You are right that the nosy super is about the only thing the show could borrow that would really mark is as ODAAT, and not a generic multi-generational family with a reused title. But if they are in a big old house like the one Julie, Barbara and their husbands rented, you could have a nosy owner/landlord, and that wouldn't be quite as bad, especially if you made the house in need of repairs, so they actually are calling him a lot. You could also change him to a nosy neighbor. Nosy neighbors were a stand-by in television for decades, and they are significantly less creepy than a super who keeps letting himself in with his pass-key.
I watched only a couple eps of the most recent (gawd-awful) OC, but I couldn't believe how horrible Matthew Perry was, and he is a very funny guy. Maybe he was badly directed, but I saw him interviewed before the show, and I got the sense that he was the driving force behind the remake, and could do what he wanted. He claimed he was Oscar in real life, and not fussy like his Chandler character. Doesn't matter. Lots of people suck at playing themselves, and the more they can latch onto quirks and other character business, the more they can throw themselves into the character. People, even actors, are shy about baring their actual selves. If fact, most actors relish being someone else, and don't want to be themselves (in front of an audience, anyway).
Part of the problem with it is the same problem that at shot-for-shot ODAAT remake would have: divorce isn't news anymore. Two single, straight men approaching, but not quite middle-aged, and not grieving over early widowerhood, were novelties when OC came out, just as a non-widow, single woman with teenaged daughters was when ODAAT came out. There really weren't places set up for people like Oscar and Felix to live in, in New York. So-called "Bachelor apartments" were places for young men, and usually had maid service and very small kitchen areas with the idea that the men ate out a lot, and tended to be in areas that were noisy and kept you up late. Other than that, there were efficiency apartments for young couples, and apartments for families. So two older, divorced men sharing an apartment designed for either a young family, or a much older couple with a second bedroom intended as a guest room, or a study, made a lot of sense.
Now New York is full of ideal places for older single people. There are lots of divorced people, and lots of people never-married in their thirties who will still get married, plus lots of people who just may never marry, and it's OK now. Plus, couples who share a bedroom, and want something upscale, and don't intend to have children, and that's much more acceptable now than it once was.

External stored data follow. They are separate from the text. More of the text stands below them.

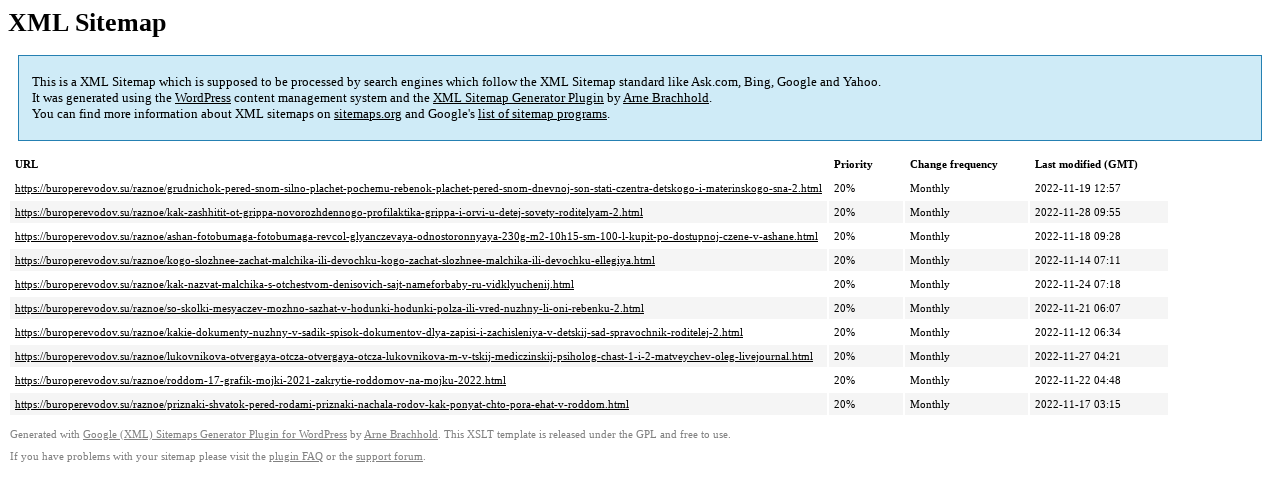

--- FILE ---
content_type: text/xml
request_url: https://buroperevodov.su/sitemap-pt-post-p5-2022-11.xml
body_size: 913
content:
<?xml version='1.0' encoding='UTF-8'?><?xml-stylesheet type='text/xsl' href='https://buroperevodov.su/wp-content/mu-plugins/google-sitemap-generator/sitemap.xsl'?><!-- sitemap-generator-url='http://www.arnebrachhold.de' sitemap-generator-version='4.1.7' -->
<!-- generated-on='05.01.2026 21:04' -->
<urlset xmlns:xsi='http://www.w3.org/2001/XMLSchema-instance' xsi:schemaLocation='http://www.sitemaps.org/schemas/sitemap/0.9 http://www.sitemaps.org/schemas/sitemap/0.9/sitemap.xsd' xmlns='http://www.sitemaps.org/schemas/sitemap/0.9'>	<url>
		<loc>https://buroperevodov.su/raznoe/grudnichok-pered-snom-silno-plachet-pochemu-rebenok-plachet-pered-snom-dnevnoj-son-stati-czentra-detskogo-i-materinskogo-sna-2.html</loc>
		<lastmod>2022-11-19T12:57:21+00:00</lastmod>
		<changefreq>monthly</changefreq>
		<priority>0.2</priority>
	</url>
	<url>
		<loc>https://buroperevodov.su/raznoe/kak-zashhitit-ot-grippa-novorozhdennogo-profilaktika-grippa-i-orvi-u-detej-sovety-roditelyam-2.html</loc>
		<lastmod>2022-11-28T09:55:27+00:00</lastmod>
		<changefreq>monthly</changefreq>
		<priority>0.2</priority>
	</url>
	<url>
		<loc>https://buroperevodov.su/raznoe/ashan-fotobumaga-fotobumaga-revcol-glyanczevaya-odnostoronnyaya-230g-m2-10h15-sm-100-l-kupit-po-dostupnoj-czene-v-ashane.html</loc>
		<lastmod>2022-11-18T09:28:53+00:00</lastmod>
		<changefreq>monthly</changefreq>
		<priority>0.2</priority>
	</url>
	<url>
		<loc>https://buroperevodov.su/raznoe/kogo-slozhnee-zachat-malchika-ili-devochku-kogo-zachat-slozhnee-malchika-ili-devochku-ellegiya.html</loc>
		<lastmod>2022-11-14T07:11:39+00:00</lastmod>
		<changefreq>monthly</changefreq>
		<priority>0.2</priority>
	</url>
	<url>
		<loc>https://buroperevodov.su/raznoe/kak-nazvat-malchika-s-otchestvom-denisovich-sajt-nameforbaby-ru-vidklyuchenij.html</loc>
		<lastmod>2022-11-24T07:18:59+00:00</lastmod>
		<changefreq>monthly</changefreq>
		<priority>0.2</priority>
	</url>
	<url>
		<loc>https://buroperevodov.su/raznoe/so-skolki-mesyaczev-mozhno-sazhat-v-hodunki-hodunki-polza-ili-vred-nuzhny-li-oni-rebenku-2.html</loc>
		<lastmod>2022-11-21T06:07:18+00:00</lastmod>
		<changefreq>monthly</changefreq>
		<priority>0.2</priority>
	</url>
	<url>
		<loc>https://buroperevodov.su/raznoe/kakie-dokumenty-nuzhny-v-sadik-spisok-dokumentov-dlya-zapisi-i-zachisleniya-v-detskij-sad-spravochnik-roditelej-2.html</loc>
		<lastmod>2022-11-12T06:34:14+00:00</lastmod>
		<changefreq>monthly</changefreq>
		<priority>0.2</priority>
	</url>
	<url>
		<loc>https://buroperevodov.su/raznoe/lukovnikova-otvergaya-otcza-otvergaya-otcza-lukovnikova-m-v-tskij-mediczinskij-psiholog-chast-1-i-2-matveychev-oleg-livejournal.html</loc>
		<lastmod>2022-11-27T04:21:59+00:00</lastmod>
		<changefreq>monthly</changefreq>
		<priority>0.2</priority>
	</url>
	<url>
		<loc>https://buroperevodov.su/raznoe/roddom-17-grafik-mojki-2021-zakrytie-roddomov-na-mojku-2022.html</loc>
		<lastmod>2022-11-22T04:48:29+00:00</lastmod>
		<changefreq>monthly</changefreq>
		<priority>0.2</priority>
	</url>
	<url>
		<loc>https://buroperevodov.su/raznoe/priznaki-shvatok-pered-rodami-priznaki-nachala-rodov-kak-ponyat-chto-pora-ehat-v-roddom.html</loc>
		<lastmod>2022-11-17T03:15:20+00:00</lastmod>
		<changefreq>monthly</changefreq>
		<priority>0.2</priority>
	</url>
</urlset><!-- Request ID: 10833637463dd411f98ff019f664d70f; Queries for sitemap: 24; Total queries: 58; Seconds: $end_time; Memory for sitemap: 0MB; Total memory: 2MB -->
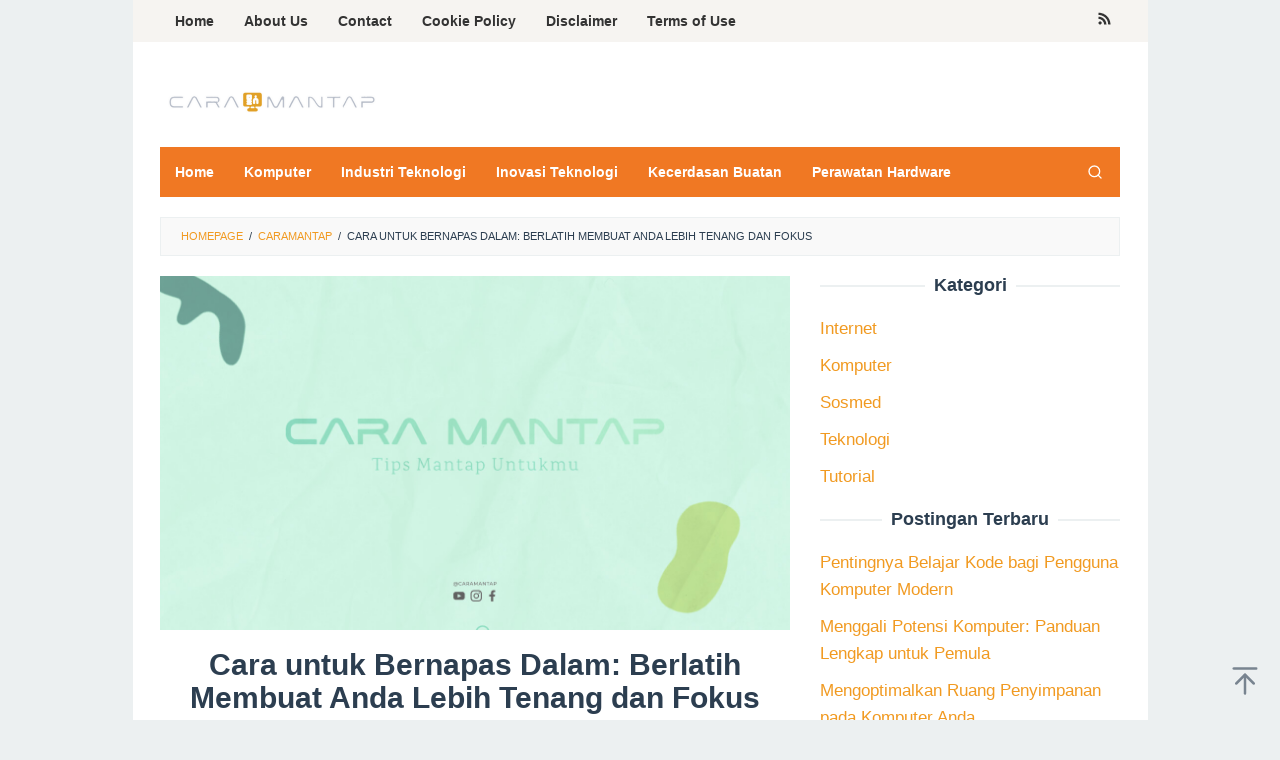

--- FILE ---
content_type: text/html; charset=utf-8
request_url: https://www.google.com/recaptcha/api2/aframe
body_size: 269
content:
<!DOCTYPE HTML><html><head><meta http-equiv="content-type" content="text/html; charset=UTF-8"></head><body><script nonce="7XNwmcaqaBkEyA88muq3PQ">/** Anti-fraud and anti-abuse applications only. See google.com/recaptcha */ try{var clients={'sodar':'https://pagead2.googlesyndication.com/pagead/sodar?'};window.addEventListener("message",function(a){try{if(a.source===window.parent){var b=JSON.parse(a.data);var c=clients[b['id']];if(c){var d=document.createElement('img');d.src=c+b['params']+'&rc='+(localStorage.getItem("rc::a")?sessionStorage.getItem("rc::b"):"");window.document.body.appendChild(d);sessionStorage.setItem("rc::e",parseInt(sessionStorage.getItem("rc::e")||0)+1);localStorage.setItem("rc::h",'1762709086550');}}}catch(b){}});window.parent.postMessage("_grecaptcha_ready", "*");}catch(b){}</script></body></html>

Divorce isn't shocking anymore, and people in divorced families don't lack for support anymore (compared to negative support in 1970). Barbara and Julie wouldn't be in a minority by living in a one-parent household, and Ed could never pull his "I can't pay child support," because the state would probably be taking it from his checks and paying it for him as a matter of course (I'm from Indiana, and it's pretty unusual that this doesn't happen, even in amicable divorces). People would probably assume Ann is divorced since she had one last name, and her children another, and it would shock no one, albeit, even if she'd never been married to Ed, that still wouldn't shock very many people. (If the ODAAT premiered tonight, Barbara and Julie would be about the age of the baby Ross and Rachel had on Friends).